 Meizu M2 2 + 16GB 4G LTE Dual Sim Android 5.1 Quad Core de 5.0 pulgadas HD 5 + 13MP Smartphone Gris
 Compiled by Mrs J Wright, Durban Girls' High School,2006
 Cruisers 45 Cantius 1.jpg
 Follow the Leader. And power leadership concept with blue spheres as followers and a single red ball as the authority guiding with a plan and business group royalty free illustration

################

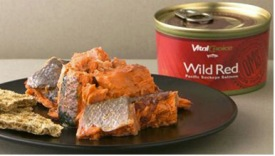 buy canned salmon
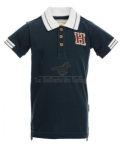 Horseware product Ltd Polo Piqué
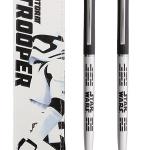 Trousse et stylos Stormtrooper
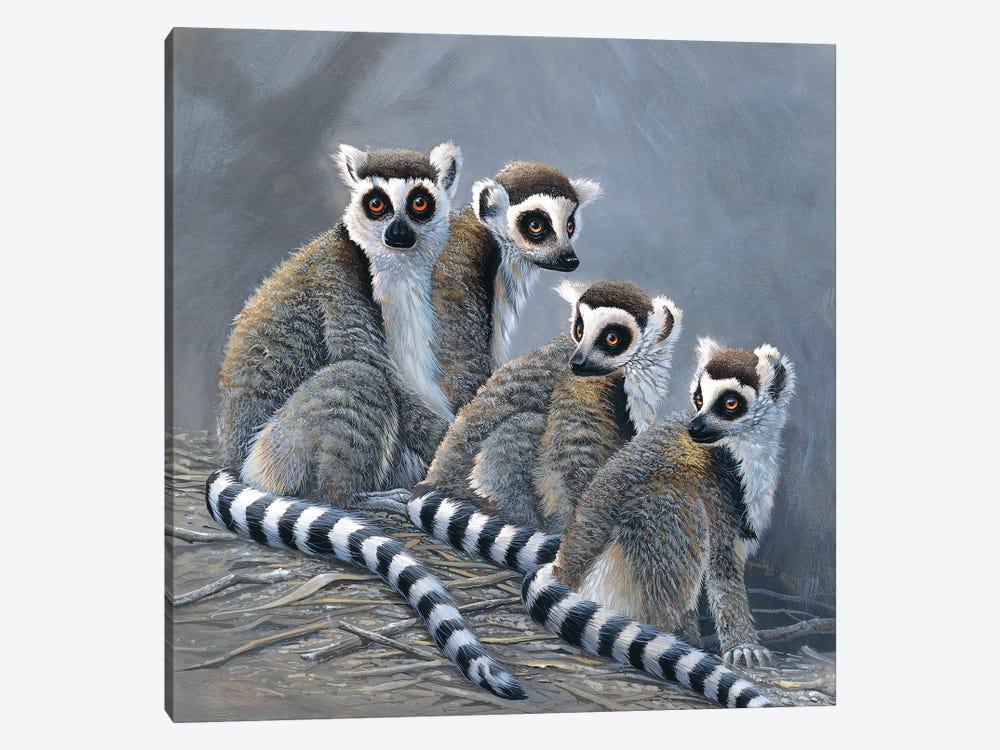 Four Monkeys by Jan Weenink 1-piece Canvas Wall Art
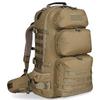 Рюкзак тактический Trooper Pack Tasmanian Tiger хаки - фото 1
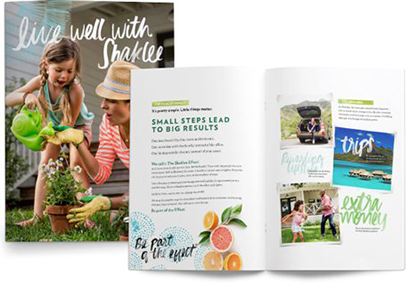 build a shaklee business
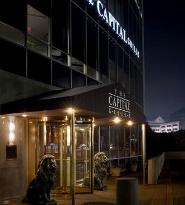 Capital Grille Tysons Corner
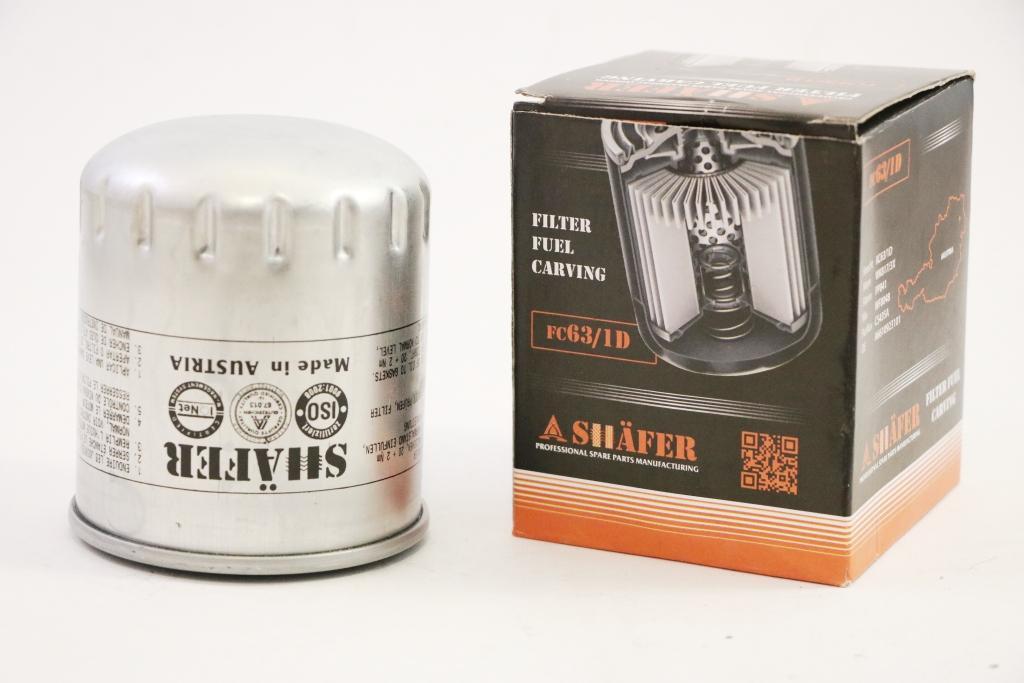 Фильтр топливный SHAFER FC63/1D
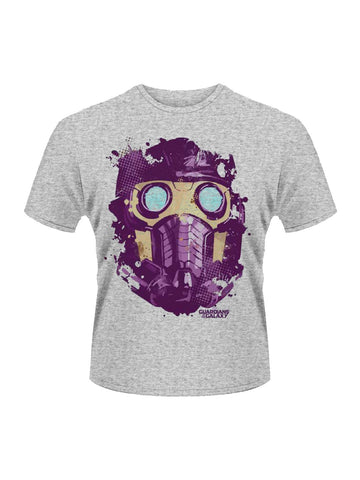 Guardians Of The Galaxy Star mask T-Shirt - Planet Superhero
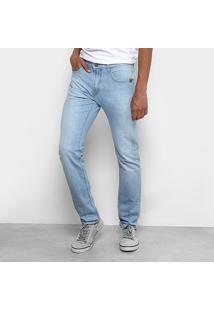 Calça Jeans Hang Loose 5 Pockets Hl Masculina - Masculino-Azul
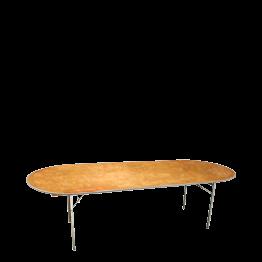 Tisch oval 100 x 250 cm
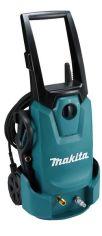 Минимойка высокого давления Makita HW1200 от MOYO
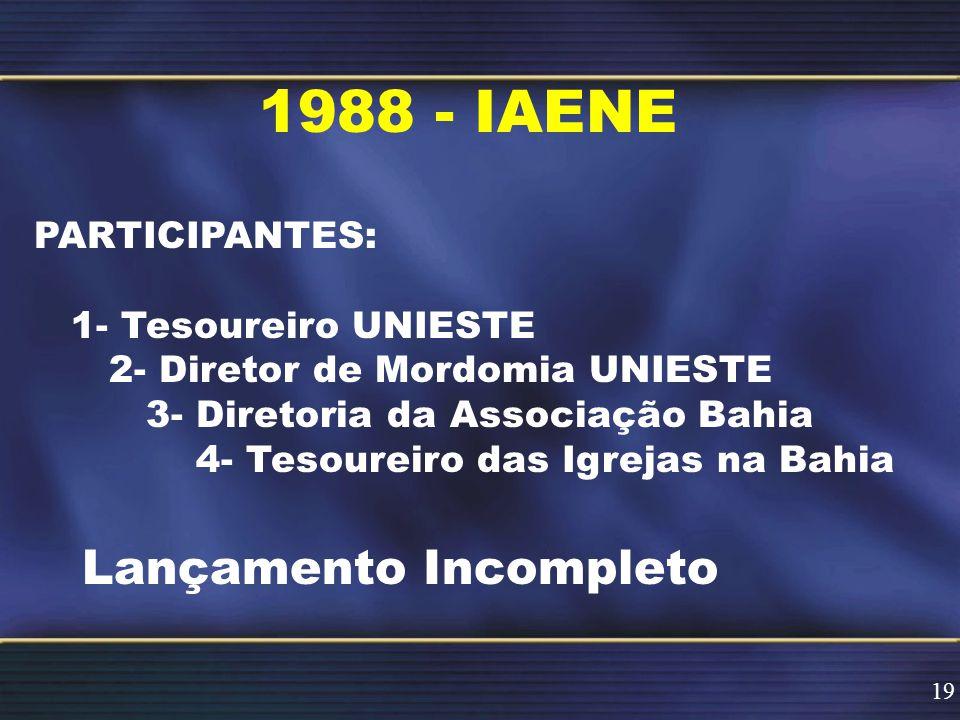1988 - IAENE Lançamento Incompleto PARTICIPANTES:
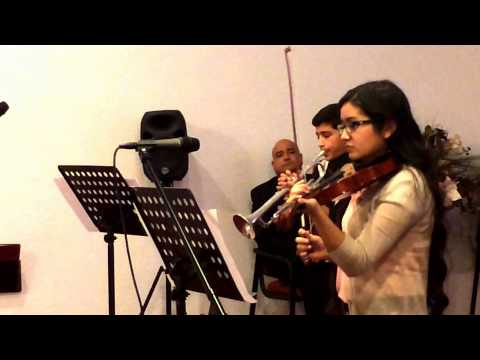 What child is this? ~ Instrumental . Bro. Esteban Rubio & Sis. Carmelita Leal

################

* Task instructions
Restate word for word every line from the one with "Four Monkeys by" up to and including the one with "What child is" in the records above, minus the pictures.

* Answer space
 Four Monkeys by Jan Weenink 1-piece Canvas Wall Art
 Рюкзак тактический Trooper Pack Tasmanian Tiger хаки - фото 1
 build a shaklee business
 Capital Grille Tysons Corner
 Фильтр топливный SHAFER FC63/1D
 Guardians Of The Galaxy Star mask T-Shirt - Planet Superhero
 Calça Jeans Hang Loose 5 Pockets Hl Masculina - Masculino-Azul
 Tisch oval 100 x 250 cm
 Минимойка высокого давления Makita HW1200 от MOYO
1988 - IAENE Lançamento Incompleto PARTICIPANTES:
 What child is this? ~ Instrumental . Bro. Esteban Rubio & Sis. Carmelita Leal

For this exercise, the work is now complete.